* _Stated goal_: Turn the material below, from the line with "Looking at the depicted scene, looking among" through its end, into a JSON list of strings, one string per line. Skip blank lines.

(Questions on scene geometry)
------------------------------------------------------------

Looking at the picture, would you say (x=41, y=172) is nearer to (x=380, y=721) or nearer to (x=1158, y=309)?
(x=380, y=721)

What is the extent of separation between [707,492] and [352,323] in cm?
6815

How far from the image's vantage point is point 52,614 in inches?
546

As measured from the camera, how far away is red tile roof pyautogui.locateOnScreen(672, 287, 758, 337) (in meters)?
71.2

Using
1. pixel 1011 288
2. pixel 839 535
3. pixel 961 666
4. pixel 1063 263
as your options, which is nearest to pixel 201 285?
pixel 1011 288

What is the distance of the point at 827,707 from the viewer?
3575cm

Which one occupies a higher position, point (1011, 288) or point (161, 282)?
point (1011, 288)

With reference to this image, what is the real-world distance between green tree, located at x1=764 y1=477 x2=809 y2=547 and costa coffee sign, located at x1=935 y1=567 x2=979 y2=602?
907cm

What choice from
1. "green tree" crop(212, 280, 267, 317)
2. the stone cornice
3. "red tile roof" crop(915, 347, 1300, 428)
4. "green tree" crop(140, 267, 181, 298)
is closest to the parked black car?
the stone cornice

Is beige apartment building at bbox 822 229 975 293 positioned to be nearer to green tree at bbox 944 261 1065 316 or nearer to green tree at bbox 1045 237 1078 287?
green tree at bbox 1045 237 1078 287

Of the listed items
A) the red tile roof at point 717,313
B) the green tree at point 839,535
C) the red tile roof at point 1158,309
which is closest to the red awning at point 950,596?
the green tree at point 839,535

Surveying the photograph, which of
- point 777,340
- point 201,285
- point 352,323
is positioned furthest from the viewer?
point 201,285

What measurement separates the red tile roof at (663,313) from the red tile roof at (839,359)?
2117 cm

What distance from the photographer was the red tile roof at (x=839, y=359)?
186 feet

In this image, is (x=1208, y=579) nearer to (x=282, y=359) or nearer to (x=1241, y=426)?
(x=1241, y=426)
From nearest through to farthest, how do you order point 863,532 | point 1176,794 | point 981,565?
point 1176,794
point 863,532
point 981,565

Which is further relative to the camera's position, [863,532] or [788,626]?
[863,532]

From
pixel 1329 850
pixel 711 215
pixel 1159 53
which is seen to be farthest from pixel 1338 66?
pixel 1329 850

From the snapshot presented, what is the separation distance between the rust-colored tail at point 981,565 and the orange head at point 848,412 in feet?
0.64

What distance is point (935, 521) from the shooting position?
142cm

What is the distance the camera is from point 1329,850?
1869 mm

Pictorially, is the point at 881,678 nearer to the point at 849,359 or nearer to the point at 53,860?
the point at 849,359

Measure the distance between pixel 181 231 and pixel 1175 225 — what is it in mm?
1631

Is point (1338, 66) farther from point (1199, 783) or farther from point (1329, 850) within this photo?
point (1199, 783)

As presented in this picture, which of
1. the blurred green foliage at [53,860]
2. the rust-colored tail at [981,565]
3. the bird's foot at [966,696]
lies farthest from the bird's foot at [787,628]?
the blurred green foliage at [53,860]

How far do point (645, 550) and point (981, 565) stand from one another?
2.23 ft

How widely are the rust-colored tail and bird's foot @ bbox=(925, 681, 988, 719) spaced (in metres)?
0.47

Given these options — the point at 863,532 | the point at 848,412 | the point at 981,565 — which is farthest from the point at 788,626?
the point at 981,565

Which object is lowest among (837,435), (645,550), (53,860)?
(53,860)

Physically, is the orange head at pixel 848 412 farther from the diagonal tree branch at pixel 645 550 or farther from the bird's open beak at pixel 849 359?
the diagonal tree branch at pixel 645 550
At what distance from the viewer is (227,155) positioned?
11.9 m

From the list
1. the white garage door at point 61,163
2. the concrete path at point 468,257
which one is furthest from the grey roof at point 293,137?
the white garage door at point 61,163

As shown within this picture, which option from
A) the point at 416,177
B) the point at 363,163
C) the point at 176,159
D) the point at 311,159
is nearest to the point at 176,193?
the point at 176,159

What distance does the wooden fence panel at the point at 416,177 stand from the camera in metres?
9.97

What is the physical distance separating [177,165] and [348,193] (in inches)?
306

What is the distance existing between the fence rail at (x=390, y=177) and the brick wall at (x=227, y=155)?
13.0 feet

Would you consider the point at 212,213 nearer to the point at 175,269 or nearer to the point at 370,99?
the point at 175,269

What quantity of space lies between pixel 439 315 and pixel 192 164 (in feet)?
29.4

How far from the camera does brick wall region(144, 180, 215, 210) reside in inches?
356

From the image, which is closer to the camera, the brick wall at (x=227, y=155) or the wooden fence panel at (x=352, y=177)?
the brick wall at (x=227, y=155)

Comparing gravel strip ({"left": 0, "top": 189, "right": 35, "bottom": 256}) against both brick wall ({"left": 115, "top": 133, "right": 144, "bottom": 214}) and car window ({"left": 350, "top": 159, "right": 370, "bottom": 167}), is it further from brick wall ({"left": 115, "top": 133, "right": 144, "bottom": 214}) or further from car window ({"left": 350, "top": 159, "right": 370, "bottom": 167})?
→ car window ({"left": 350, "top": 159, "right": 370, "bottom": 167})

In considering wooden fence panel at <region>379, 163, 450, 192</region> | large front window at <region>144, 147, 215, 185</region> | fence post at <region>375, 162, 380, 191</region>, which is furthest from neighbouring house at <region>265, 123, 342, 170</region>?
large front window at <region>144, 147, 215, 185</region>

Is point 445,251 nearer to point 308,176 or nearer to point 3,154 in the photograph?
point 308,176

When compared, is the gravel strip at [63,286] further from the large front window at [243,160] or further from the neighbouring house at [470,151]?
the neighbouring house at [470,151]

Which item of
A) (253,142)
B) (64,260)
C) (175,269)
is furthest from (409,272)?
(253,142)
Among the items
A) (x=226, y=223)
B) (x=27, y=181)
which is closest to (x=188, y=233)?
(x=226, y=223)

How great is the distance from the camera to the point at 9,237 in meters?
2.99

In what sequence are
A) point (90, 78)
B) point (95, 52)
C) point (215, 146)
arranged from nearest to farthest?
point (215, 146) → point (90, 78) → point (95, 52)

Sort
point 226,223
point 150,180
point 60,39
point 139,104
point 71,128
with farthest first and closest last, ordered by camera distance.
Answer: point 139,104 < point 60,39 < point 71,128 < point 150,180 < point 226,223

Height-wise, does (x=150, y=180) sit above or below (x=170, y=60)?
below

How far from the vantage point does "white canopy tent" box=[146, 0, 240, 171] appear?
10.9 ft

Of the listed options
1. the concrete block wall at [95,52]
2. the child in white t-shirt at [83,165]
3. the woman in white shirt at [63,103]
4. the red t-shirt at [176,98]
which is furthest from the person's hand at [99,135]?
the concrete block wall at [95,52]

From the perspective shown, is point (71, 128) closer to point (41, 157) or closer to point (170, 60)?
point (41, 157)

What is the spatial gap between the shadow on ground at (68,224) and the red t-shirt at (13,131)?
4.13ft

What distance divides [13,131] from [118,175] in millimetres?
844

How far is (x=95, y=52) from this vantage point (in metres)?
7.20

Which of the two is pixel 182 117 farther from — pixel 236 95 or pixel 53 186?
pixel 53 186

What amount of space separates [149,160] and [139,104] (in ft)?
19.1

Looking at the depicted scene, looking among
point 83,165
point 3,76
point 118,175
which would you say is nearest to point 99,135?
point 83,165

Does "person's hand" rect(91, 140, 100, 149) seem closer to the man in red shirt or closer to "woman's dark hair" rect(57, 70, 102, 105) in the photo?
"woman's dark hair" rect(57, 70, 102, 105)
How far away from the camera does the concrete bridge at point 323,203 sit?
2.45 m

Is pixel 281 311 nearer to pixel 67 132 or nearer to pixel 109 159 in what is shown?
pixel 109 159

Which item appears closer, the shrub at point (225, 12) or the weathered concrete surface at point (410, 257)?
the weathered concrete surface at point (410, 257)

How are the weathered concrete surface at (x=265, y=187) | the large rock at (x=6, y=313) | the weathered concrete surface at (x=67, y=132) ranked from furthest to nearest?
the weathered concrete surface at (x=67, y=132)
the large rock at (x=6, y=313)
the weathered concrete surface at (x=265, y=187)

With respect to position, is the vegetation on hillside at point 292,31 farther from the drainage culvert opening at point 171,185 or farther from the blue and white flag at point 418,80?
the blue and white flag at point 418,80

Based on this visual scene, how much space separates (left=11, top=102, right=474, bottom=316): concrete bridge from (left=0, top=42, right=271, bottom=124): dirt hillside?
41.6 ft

------------------------------------------------------------

* _Final result_:
[
  "Looking at the depicted scene, looking among",
  "point 83,165",
  "point 3,76",
  "point 118,175",
  "which would you say is nearest to point 99,135?",
  "point 83,165",
  "Does \"person's hand\" rect(91, 140, 100, 149) seem closer to the man in red shirt or closer to \"woman's dark hair\" rect(57, 70, 102, 105) in the photo?",
  "\"woman's dark hair\" rect(57, 70, 102, 105)",
  "How far away from the camera does the concrete bridge at point 323,203 sit?",
  "2.45 m",
  "Is pixel 281 311 nearer to pixel 67 132 or nearer to pixel 109 159 in what is shown?",
  "pixel 109 159",
  "Which item appears closer, the shrub at point (225, 12) or the weathered concrete surface at point (410, 257)?",
  "the weathered concrete surface at point (410, 257)",
  "How are the weathered concrete surface at (x=265, y=187) | the large rock at (x=6, y=313) | the weathered concrete surface at (x=67, y=132) ranked from furthest to nearest?",
  "the weathered concrete surface at (x=67, y=132)",
  "the large rock at (x=6, y=313)",
  "the weathered concrete surface at (x=265, y=187)",
  "With respect to position, is the vegetation on hillside at point 292,31 farther from the drainage culvert opening at point 171,185 or farther from the blue and white flag at point 418,80?",
  "the blue and white flag at point 418,80",
  "Based on this visual scene, how much space separates (left=11, top=102, right=474, bottom=316): concrete bridge from (left=0, top=42, right=271, bottom=124): dirt hillside?",
  "41.6 ft"
]